Stanford University’s Fred Luskin also works with forgiveness.  The Stanford University Forgiveness Project has documented the physical benefits of forgiving others.  Through controlled experiments, Luskin measured reductions in stress-related health problems in those who have made an effort to forgive. He believes his systematic, step-by-step method for forgiveness translates directly into better health, not only for an individual, also for a community.  He and his colleagues have taken their work into the lives of women whose sons were killed in the conflicts in Northern Ireland. 

Forgiveness is important, Luskin says, because of our energy-intensive tendency to create “grievance stories,” taking real harms that were done to us and then letting them become the central organizing force of our life.  In a grievance story, you relive your anger, fear, sadness in the telling and it becomes a story you tell to explain why your life has not worked out the way you had hoped.  Even though the pain you have experienced is real, people will stop wanting to hear this story.  The cost of all of this is what Luskin calls “renting too much space to disappointment.”  This is not to excuse real hurts that people do to one another—the disappointments when someone does not do what seems fair, the betrayals of trust and truth, the real scars of abuse.  The idea is that we should not continue to suffer for those acts by letting them control the precious energy of our lives. 

Brach and Luskin offer different paths towards forgiveness—and yet they walk some of the same ground.  They both believe support and accountability are important for true forgiveness because it is not as simple as saying, “Okay, I forgive you” –instead it is a repeated set of commitments that says you will continue to hold the actions of the other person with compassion.  For Brach, my journey begins with forgiving myself and the undesirable actions I make because the places I am hurt and when I can do that, I can begin to have truer compassion for the suffering of others. 

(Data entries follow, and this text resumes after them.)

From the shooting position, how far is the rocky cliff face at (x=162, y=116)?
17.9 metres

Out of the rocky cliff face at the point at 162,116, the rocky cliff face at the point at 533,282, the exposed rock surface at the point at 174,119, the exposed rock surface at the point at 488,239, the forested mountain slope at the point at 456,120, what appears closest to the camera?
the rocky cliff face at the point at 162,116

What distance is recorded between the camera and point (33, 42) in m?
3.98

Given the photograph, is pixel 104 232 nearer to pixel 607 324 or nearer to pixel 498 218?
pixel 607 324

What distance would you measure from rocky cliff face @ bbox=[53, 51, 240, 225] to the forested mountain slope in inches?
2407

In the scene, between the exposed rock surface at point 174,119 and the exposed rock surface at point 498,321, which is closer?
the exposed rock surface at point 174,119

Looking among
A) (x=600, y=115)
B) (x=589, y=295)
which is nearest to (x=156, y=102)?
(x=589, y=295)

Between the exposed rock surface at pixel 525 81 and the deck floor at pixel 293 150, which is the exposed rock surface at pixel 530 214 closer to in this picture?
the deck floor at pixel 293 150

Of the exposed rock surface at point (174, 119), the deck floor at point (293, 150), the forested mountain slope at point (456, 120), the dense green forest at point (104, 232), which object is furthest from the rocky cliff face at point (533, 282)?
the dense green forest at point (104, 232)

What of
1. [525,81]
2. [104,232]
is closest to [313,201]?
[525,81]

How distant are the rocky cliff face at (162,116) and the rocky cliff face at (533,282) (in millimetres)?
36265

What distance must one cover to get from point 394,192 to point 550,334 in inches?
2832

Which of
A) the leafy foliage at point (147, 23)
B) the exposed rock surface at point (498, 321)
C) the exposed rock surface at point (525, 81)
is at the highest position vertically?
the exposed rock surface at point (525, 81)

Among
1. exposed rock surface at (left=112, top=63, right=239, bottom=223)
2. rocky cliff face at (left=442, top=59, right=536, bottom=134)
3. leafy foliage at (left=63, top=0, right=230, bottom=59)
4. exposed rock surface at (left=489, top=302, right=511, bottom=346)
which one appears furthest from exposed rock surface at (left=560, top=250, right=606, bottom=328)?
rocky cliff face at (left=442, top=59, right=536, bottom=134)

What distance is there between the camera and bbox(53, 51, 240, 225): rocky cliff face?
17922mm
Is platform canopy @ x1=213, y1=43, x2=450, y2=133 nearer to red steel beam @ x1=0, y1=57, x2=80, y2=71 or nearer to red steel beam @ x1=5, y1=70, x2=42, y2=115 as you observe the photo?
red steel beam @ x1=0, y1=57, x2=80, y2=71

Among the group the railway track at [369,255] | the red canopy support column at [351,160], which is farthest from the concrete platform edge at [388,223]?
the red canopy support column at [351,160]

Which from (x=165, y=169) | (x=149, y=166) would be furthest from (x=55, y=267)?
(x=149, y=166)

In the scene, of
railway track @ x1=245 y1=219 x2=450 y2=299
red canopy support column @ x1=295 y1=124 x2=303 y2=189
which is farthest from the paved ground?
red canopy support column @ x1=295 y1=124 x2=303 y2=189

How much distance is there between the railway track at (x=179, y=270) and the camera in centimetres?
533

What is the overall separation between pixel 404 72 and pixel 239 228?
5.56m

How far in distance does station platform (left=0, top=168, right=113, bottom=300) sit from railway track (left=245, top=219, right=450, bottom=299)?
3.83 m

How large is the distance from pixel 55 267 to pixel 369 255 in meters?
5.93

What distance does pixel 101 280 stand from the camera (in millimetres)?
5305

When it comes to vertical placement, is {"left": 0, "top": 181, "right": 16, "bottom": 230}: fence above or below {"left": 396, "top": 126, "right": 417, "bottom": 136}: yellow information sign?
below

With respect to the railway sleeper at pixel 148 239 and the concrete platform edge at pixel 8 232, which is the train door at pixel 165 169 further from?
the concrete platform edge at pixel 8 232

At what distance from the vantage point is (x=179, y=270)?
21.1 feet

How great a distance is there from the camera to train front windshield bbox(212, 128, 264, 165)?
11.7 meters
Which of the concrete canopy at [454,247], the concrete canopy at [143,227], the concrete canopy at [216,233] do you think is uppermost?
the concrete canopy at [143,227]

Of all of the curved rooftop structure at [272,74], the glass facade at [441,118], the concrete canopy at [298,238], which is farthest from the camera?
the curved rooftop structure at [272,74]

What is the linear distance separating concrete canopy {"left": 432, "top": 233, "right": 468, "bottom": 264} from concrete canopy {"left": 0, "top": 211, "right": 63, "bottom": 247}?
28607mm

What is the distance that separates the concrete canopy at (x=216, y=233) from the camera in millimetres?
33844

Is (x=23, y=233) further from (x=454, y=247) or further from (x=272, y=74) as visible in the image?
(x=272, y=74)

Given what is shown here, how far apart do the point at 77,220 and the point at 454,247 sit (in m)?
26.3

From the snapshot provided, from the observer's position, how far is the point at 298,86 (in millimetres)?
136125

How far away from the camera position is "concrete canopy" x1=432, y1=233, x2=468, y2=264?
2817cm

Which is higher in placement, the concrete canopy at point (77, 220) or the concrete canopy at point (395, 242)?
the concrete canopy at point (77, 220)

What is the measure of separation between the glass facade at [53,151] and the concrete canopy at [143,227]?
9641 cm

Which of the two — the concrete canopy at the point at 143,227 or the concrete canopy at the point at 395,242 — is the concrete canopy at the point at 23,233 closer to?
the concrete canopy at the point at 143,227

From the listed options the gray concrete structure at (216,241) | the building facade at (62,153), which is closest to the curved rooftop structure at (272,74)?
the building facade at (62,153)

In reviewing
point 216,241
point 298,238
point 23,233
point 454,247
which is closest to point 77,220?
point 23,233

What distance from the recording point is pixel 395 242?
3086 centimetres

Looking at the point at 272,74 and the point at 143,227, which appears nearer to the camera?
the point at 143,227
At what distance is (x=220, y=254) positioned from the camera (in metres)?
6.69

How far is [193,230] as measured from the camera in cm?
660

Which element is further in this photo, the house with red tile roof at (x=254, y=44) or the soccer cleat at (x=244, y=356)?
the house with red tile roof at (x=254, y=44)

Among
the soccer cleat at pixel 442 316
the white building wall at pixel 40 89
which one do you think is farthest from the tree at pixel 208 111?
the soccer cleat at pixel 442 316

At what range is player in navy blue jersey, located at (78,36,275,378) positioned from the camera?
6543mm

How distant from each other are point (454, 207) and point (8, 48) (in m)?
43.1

Both also believe we must create a space to acknowledge pain and create new and conscious ways of holding it.  Brach calls it the “sacred pause” –the idea of taking a breath before acting out of old patterns.  On Thursdays at 1, some of us will be gathering for a mostly silent hour this month—the not so silent part is that we will be beginning with a few minutes of focused meditation using Tara Brach’s book.  If you need a place to be the holder and the held—or perhaps to lower your blood pressure in this season of extra busy-ness, please join us.  Or in some way, consider making the space in your life for compassion toward yourself.  Some opening like the one poet David Whyte describes when he writes:

Enough.  These few words are enough.

If not these words than this breath.

If not this breath, this sitting here.

This opening to the life

We have refused, again and again, until now.  Until now.

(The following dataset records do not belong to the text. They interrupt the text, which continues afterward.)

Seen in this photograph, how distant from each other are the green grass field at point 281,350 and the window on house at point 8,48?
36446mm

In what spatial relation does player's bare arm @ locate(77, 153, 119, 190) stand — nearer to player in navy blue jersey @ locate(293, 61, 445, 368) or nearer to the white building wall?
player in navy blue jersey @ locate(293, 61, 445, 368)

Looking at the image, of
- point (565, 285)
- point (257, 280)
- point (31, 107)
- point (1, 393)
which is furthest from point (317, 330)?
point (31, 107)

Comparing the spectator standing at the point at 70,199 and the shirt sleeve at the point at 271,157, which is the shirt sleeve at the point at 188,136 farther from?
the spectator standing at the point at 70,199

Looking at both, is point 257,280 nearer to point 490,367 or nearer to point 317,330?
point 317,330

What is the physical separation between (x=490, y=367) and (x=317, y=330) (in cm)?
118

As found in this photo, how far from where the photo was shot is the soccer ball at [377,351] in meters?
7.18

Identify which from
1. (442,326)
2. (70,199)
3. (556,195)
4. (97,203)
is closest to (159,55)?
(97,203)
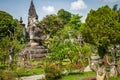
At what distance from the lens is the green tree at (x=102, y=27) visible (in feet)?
84.2

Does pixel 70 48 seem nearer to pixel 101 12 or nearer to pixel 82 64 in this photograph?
pixel 82 64

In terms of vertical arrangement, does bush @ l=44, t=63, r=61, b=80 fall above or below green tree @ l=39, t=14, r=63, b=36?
below

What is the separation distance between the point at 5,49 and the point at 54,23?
48.5 m

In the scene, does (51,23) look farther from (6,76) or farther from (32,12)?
(6,76)

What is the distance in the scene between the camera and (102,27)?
2605 centimetres

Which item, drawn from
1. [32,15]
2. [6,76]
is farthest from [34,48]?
[6,76]

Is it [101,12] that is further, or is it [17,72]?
[101,12]

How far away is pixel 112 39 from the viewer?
26.5 m

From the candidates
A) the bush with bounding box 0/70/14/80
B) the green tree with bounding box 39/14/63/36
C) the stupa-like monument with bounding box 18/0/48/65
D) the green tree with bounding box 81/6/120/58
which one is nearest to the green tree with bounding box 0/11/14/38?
the green tree with bounding box 39/14/63/36

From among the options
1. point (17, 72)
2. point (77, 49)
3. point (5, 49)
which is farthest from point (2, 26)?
point (17, 72)

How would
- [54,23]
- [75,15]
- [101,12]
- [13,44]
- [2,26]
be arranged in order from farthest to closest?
[54,23], [75,15], [2,26], [13,44], [101,12]

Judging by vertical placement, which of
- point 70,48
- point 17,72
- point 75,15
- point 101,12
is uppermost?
point 75,15

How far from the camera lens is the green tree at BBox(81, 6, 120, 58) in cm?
2567

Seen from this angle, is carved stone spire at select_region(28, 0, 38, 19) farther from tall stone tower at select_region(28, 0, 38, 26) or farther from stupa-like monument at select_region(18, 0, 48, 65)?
stupa-like monument at select_region(18, 0, 48, 65)
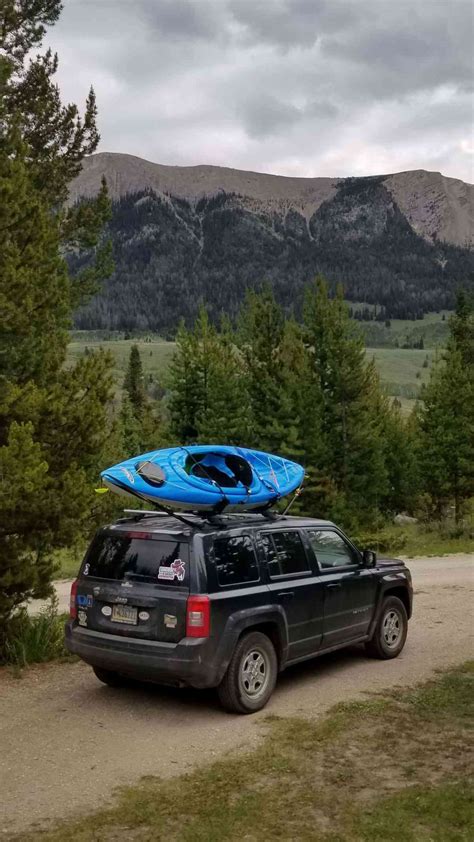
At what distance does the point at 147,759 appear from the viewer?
20.6ft

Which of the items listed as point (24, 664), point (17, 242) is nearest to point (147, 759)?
point (24, 664)

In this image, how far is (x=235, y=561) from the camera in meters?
7.50

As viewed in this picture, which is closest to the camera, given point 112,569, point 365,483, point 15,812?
point 15,812

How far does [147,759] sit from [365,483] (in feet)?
111

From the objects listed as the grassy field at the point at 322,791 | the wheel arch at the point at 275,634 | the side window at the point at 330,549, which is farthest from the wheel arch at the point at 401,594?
the grassy field at the point at 322,791

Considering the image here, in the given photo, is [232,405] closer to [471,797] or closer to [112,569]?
[112,569]

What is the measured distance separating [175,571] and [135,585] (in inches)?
19.4

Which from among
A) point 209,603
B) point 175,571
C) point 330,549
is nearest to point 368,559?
point 330,549

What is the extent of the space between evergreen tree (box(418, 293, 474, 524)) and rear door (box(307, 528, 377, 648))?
2680 cm

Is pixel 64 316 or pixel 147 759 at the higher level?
pixel 64 316

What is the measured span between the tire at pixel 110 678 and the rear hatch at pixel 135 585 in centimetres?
74

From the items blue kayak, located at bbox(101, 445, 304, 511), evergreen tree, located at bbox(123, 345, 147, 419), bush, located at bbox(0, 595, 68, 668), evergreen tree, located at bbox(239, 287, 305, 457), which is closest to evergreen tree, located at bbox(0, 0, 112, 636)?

In the last couple months, as I have been privileged to sit with some of you, sometimes after a death, sometimes because of a crucial decision you face, sometimes just because it is time to talk, I have been struck at how much we all carry—the hidden loads we have like so many everyday superheroes.  All that is our life is truly remarkable.  And if those loads can be lightened by truly acknowledging those parts of ourselves we have been trying to hide, putting down the five-ton weight of shame and anger, how much easier it would be for us to create more justice, equity and compassion in our own lives and the lives all around us.  Maybe then, in this meditative time of year, we could truly say “thank you life and all you are.”  How much more true would that make the gifts we give—gifts to those we don’t know, such as our service through PACEM or through the Giving Tree, and gifts of true presence to those in our lives and in the wider world. 

In this season of giving, let us give ourselves the gift of radical acceptance.  Then our gifts to ourselves, to those we love, to our community and our world can be grounded in a true, compassionate presence.  

Benediction

Mother Teresa, the founder of the Missionaries of Charity, who worked with those in India whom no others helped

We can do no great things—only small things with great love.